The short answer is 'No' as LaTeX is the incumbent and quite good at its job. It's also free, so there is relatively little commercial incentive to attempt to replace it. In fact, TeX is sufficiently good at technical publishing that the commercial market for technical publishing tools is rather squeezed between TeX at the 'geek' end and word at the 'great unwashed' end.
The longer answer is 'There are alternatives'. LaTeX and other packages suffer heavily from leaky abstraction issues and often require technical intervention to get what you want out of it. This puts you in the business of understanding how it works behind the scenes, which is actually fairly technical. Thus, you can only really use it for non-casual applications if you have access to someone with that level of technical skill. Writing a report or book is fine. Building a single-source technical documentation workflow with LaTeX is quite a different proposition - you will need access to someone with a technical skill base.
Alternatives to LaTeX
Commercial technical publication
tools. There is really only one
left standing: Framemaker.
This is a mature product but
somewhat stagnant. However, it does
have an open document and segment
interchange format called MIF,
a comprehensive API and extensive
support for structured
documentation. It's quite widely
used in aerospace circles (for
example) where reference documents
for aircraft run to tens of
thousands of pages. Additionally,
there are
several also-rans in this space:
Ventura Publisher,
Arbortext (which is based on a
TeX derived back-end IIRC), and
Interleaf, which is now known
as Quicksilver.
Adobe claim to be implementing
technical publishing functionality in
InDesign but I have not really
evaluated its capabilities for this.
Lout A markup language with a
completely different underlying
architecture to TeX. I've never
worked with Lout but I believe that
it is somewhat easier to work on
behind the scenes than TeX.
Troff/Groff. Originally designed for technical documentation within AT&T during the 1970s (actually a spinoff of the UNIX R&D work), it's still quite widely used for this today. For quite a long time most if not all O'Reilly books were typeset using it.
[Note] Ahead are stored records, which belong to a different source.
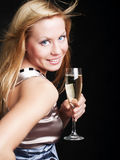 Smiling woman with sylvester champagne over dark. Smiling young woman with sylvester champagne over dark background Stock Photo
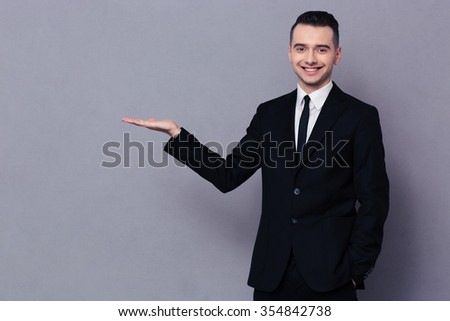 Portrait of a smiling businessman holding copyspace on the palm over gray background - stock photo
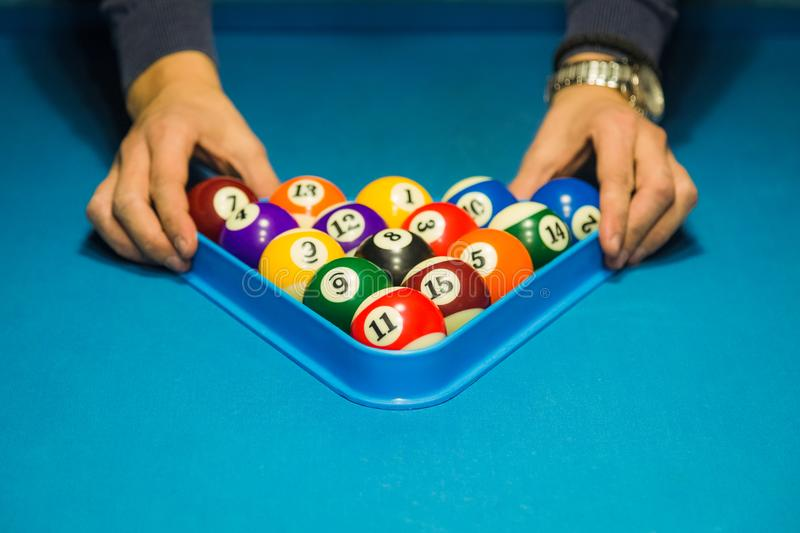 Close up of man hands holding triangle frame with billiard pool stock images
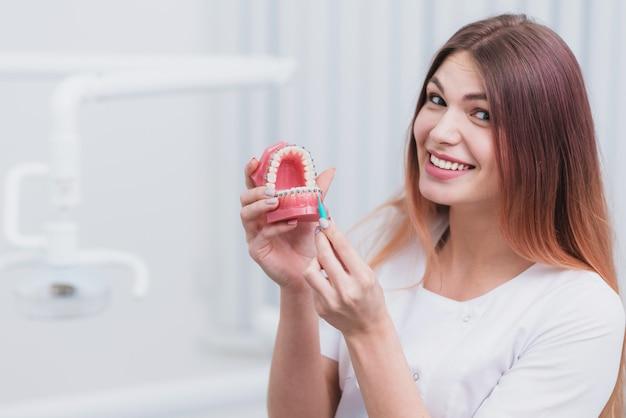 Piękny lekarz ortodonta pokazuje, jak dbać o zęby Premium Zdjęcia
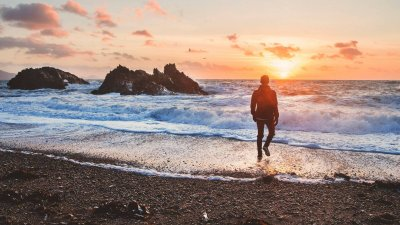 man walking into the sea at sunset wearing shoes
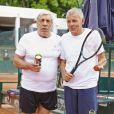 Jean-Pierre Castaldi et Patrick Poivre d'Arvor lors de la deuxième journée du Trophée des personnalités à Roland-Garros, le mercredi 3 juin 2015.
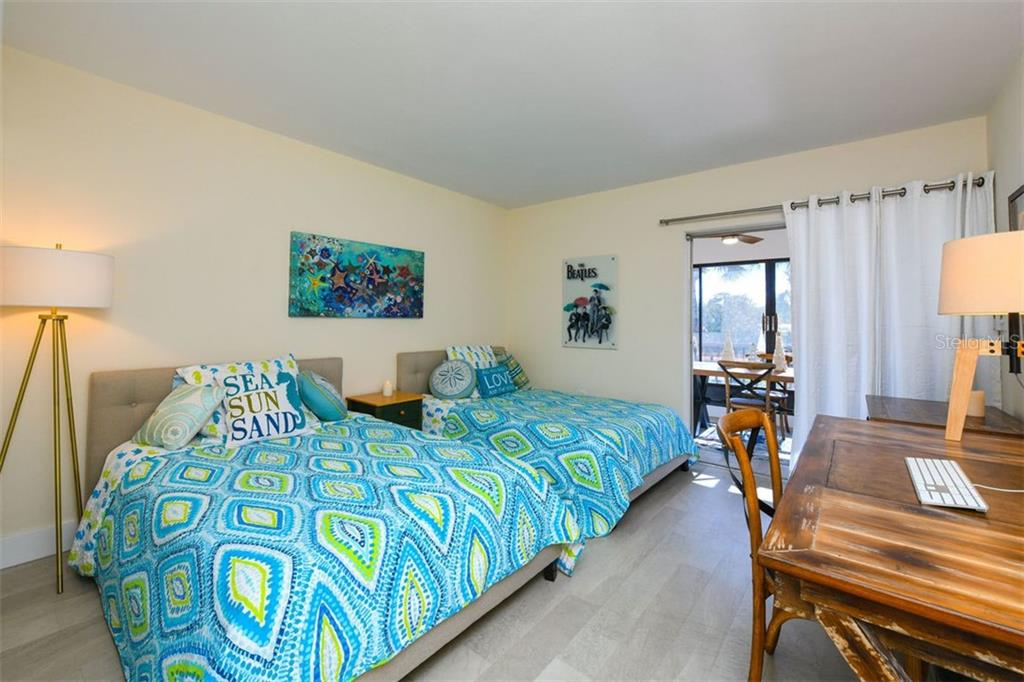 Spacious second bedroom is large enough to hold a King bed as well.  Drapes, rod, and blackout curtains are included. - Condo for sale at 225 Hourglass Way #208, Sarasota, FL 34242 - MLS Number is A4425323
DocBook. This is an XML tag
based format for structure
documentation, and tends to work by
rendering through foreign engines.
I've never used DocBook, so I can't
really comment on its usage in
practice.
Wordperfect. This is a
venerable word processing system
that is considerably better at
documentation-in-the-large than MS-Word.
Although viewed as something of an
also-ran it retains several niche
markets such as law offices and is
reasonably good (at least significantly
better than Word) for large, complex
and heavily cross-referenced documents.
Microsoft Word. Not
recommended for serious technical
publication tasks due to its
instability on complex documents.
However, as often as not it is the
only choice due to political
constraints. Indexing is especially
painful.
EDIT: See this Stackoverflow post for a more in-depth rundown on Framemaker and other technical documentation tools. It's an answer to a question about technical documentation tools for someone who specifically didn't want to use a markup language based system.